Convert the records below, from the line containing "From pixel 0" through the end of the records, into a two-column CSV with the columns "text" and "answer". Each record gets one row, each value goes in a single quoted field, and line breaks become spaces.

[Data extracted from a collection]
_____
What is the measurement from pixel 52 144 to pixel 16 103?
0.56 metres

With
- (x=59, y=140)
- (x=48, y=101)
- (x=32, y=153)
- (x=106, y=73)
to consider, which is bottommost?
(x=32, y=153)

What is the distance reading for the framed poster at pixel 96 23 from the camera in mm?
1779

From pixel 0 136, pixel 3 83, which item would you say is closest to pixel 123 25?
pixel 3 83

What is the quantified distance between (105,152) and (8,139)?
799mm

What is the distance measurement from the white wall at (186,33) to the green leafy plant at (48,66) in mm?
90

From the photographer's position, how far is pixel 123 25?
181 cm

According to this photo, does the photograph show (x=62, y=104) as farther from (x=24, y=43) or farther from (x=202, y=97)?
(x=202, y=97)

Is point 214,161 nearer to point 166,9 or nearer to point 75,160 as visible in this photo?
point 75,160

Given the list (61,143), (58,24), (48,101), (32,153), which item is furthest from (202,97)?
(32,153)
_____
__Result of this task__:
text,answer
"From pixel 0 136, pixel 3 83, which item would you say is closest to pixel 123 25?","pixel 3 83"
"What is the quantified distance between (105,152) and (8,139)?","799mm"
"What is the distance measurement from the white wall at (186,33) to the green leafy plant at (48,66) in mm?","90"
"From the photographer's position, how far is pixel 123 25?","181 cm"
"According to this photo, does the photograph show (x=62, y=104) as farther from (x=24, y=43) or farther from (x=202, y=97)?","(x=202, y=97)"
"Is point 214,161 nearer to point 166,9 or nearer to point 75,160 as visible in this photo?","point 75,160"
"Given the list (61,143), (58,24), (48,101), (32,153), which item is furthest from (202,97)?","(32,153)"